Records from a spatial question set

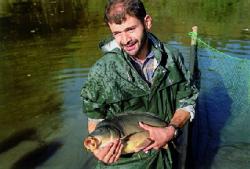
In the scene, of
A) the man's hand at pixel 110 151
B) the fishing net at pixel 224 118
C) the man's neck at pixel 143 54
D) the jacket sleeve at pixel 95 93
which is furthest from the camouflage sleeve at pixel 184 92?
the fishing net at pixel 224 118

▸ TASK STATEMENT
Reproduce the records above, replacing "furthest" with "farthest" and leaving everything else unchanged. Omit the pictures from your answer.

▸ SOLUTION BELOW
In the scene, of
A) the man's hand at pixel 110 151
B) the fishing net at pixel 224 118
C) the man's neck at pixel 143 54
D) the jacket sleeve at pixel 95 93
which is farthest from the camouflage sleeve at pixel 184 92?
the fishing net at pixel 224 118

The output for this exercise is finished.